§ PAGE TEXT

Insights

Electricity price regulation is never perfect

24/03/2024

Richard Lenton

On Tuesday (19 March 2024), the Australian Energy Regulator (AER) released its draft determination for the 2024-25 Default Market Offer (DMO). The DMO determines the maximum price, or price cap, an electricity retailer in NSW, SE QLD and SA can charge a residential or small business customer on a standing offer, meaning customers who have not entered into a market-based contract with a retailer. This is its primary purpose. It is worth noting that approximately 10 per cent of residential and 18 per cent of small business customers are on standing offers and are therefore directly subject to the DMO price.

Moreover, the DMO price acts as a reference price to help the other 90 per cent of customers who are engaged in the market compare different retail electricity offers. Retailers are required to provide a comparison of their offer against the DMO price, typically expressed as a percentage discount.

§ EXERCISE
Reproduce the article on electricity price regulation in full and without any alteration, from its first line through its final sentence.

§ PROVIDED MATERIAL
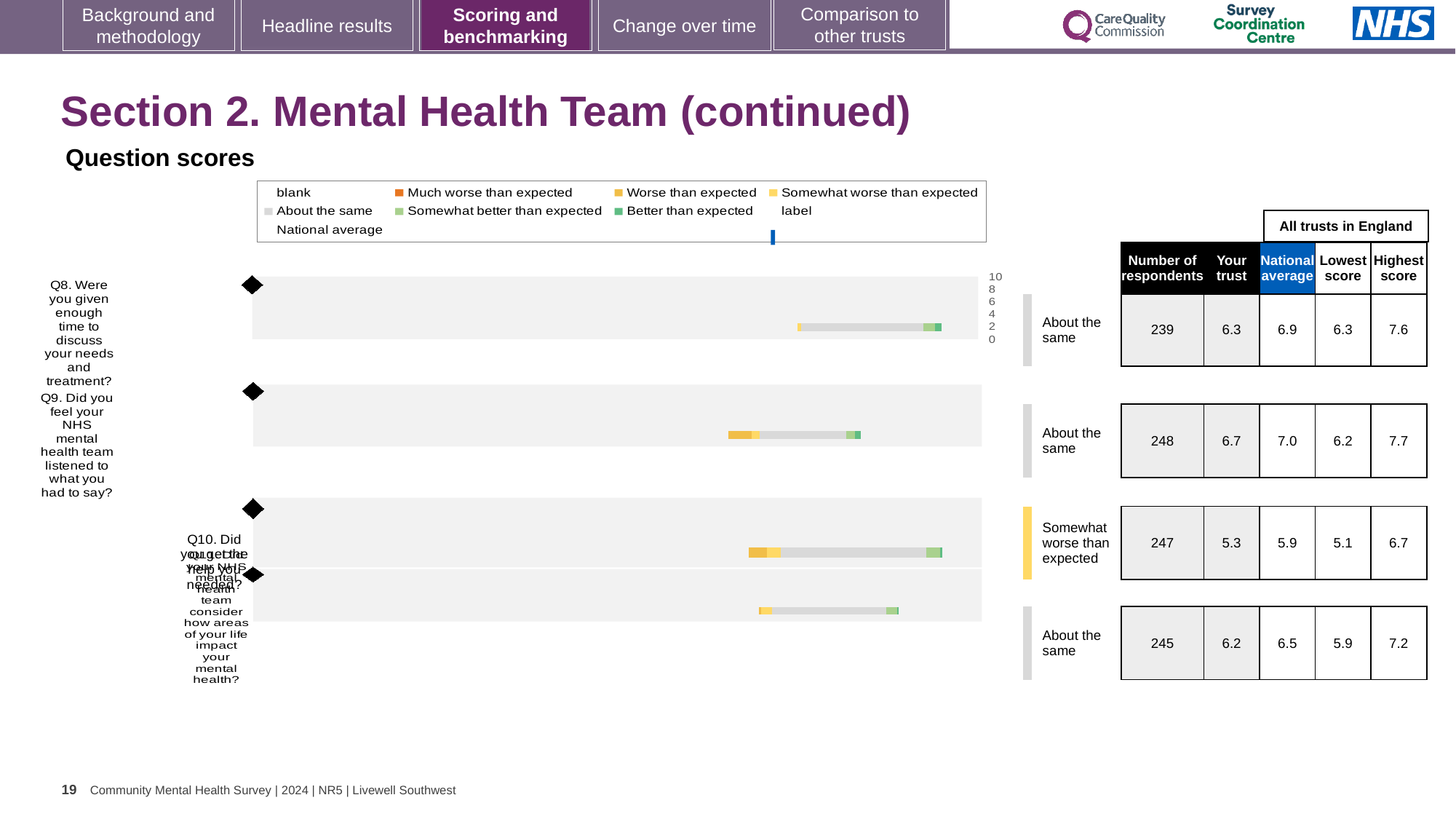
What kind of chart is used to show the question scores on this slide? bar chart What is the highest score among all trusts in England for Q9? 7.7 Which has the higher 'Your trust' score, Q8 or Q9? Q9 What is the lowest score among all trusts in England for Q10? 5.1 How many questions (bars) are plotted in the question scores chart? 4 What is the difference between the national average and the 'Your trust' score for Q8? 0.6 What is the national average score for Q10 (Did you get the help you needed?)? 5.9 What is the 'Your trust' score for Q9 (Did you feel your NHS mental health team listened to what you had to say?)? 6.7 What benchmark category is shown for Q10 (Did you get the help you needed?)? Somewhat worse than expected Which question has the lowest 'Your trust' score? Q10 What is the number of respondents for Q8 (Were you given enough time to discuss your needs and treatment?)? 239 Which question has the highest number of respondents? Q9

§ TASK OUTPUT
Insights

Electricity price regulation is never perfect

24/03/2024

Richard Lenton

On Tuesday (19 March 2024), the Australian Energy Regulator (AER) released its draft determination for the 2024-25 Default Market Offer (DMO). The DMO determines the maximum price, or price cap, an electricity retailer in NSW, SE QLD and SA can charge a residential or small business customer on a standing offer, meaning customers who have not entered into a market-based contract with a retailer. This is its primary purpose. It is worth noting that approximately 10 per cent of residential and 18 per cent of small business customers are on standing offers and are therefore directly subject to the DMO price.

Moreover, the DMO price acts as a reference price to help the other 90 per cent of customers who are engaged in the market compare different retail electricity offers. Retailers are required to provide a comparison of their offer against the DMO price, typically expressed as a percentage discount.